INPUT RECORDS below:
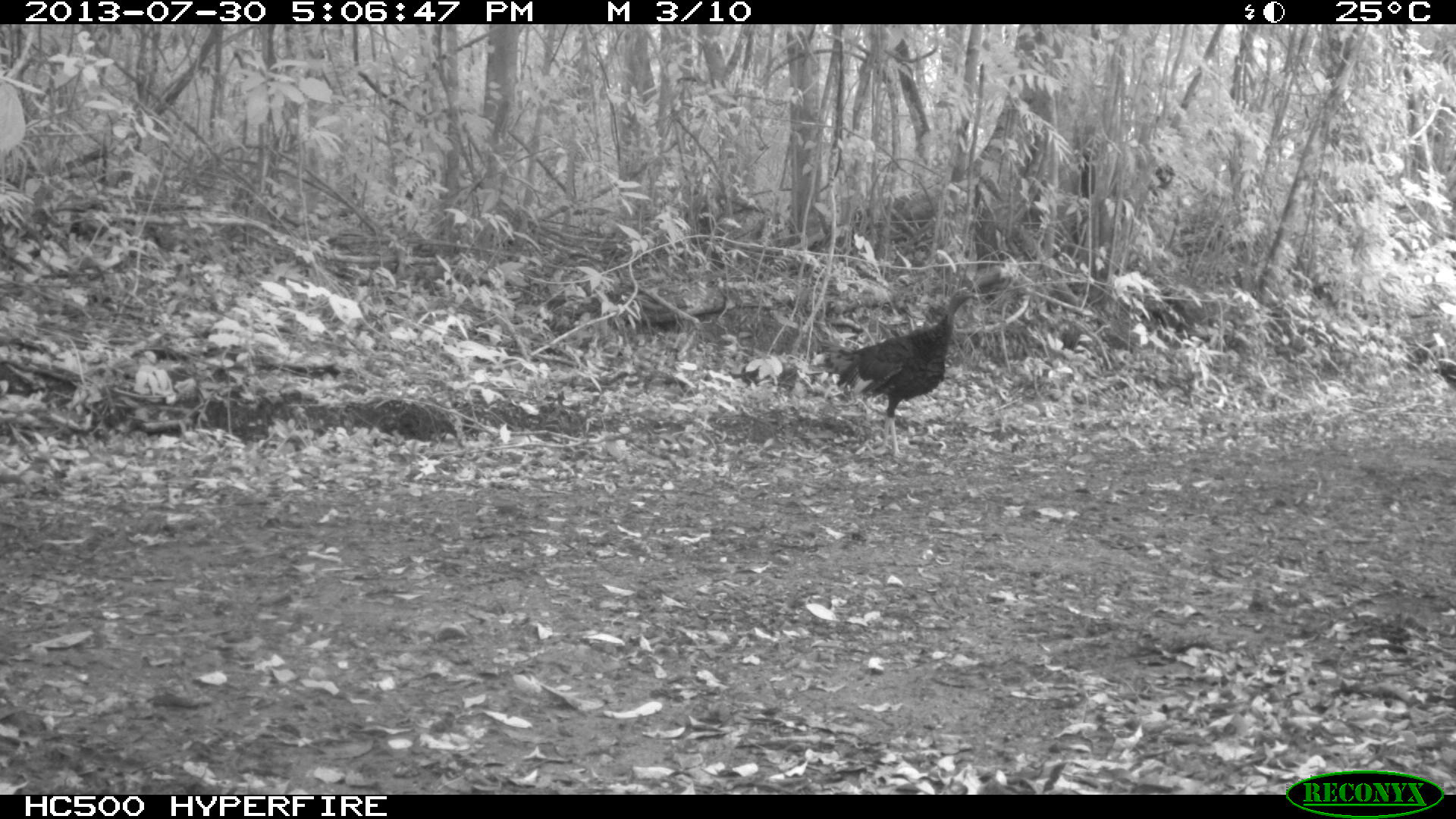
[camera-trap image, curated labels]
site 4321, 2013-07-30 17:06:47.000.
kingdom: Animalia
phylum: Chordata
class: Aves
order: Galliformes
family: Phasianidae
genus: Meleagris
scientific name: Meleagris ocellata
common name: ocellated turkey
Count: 1.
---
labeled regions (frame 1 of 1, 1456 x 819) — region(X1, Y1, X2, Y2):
End of INPUT RECORDS.
_YOUR INSTRUCTIONS_
Only the pictures are left behind; write out everything else in the records exactly.

_RESPONSE AREA_
[camera-trap image, curated labels]
site 4321, 2013-07-30 17:06:47.000.
kingdom: Animalia
phylum: Chordata
class: Aves
order: Galliformes
family: Phasianidae
genus: Meleagris
scientific name: Meleagris ocellata
common name: ocellated turkey
Count: 1.
---
labeled regions (frame 1 of 1, 1456 x 819) — region(X1, Y1, X2, Y2):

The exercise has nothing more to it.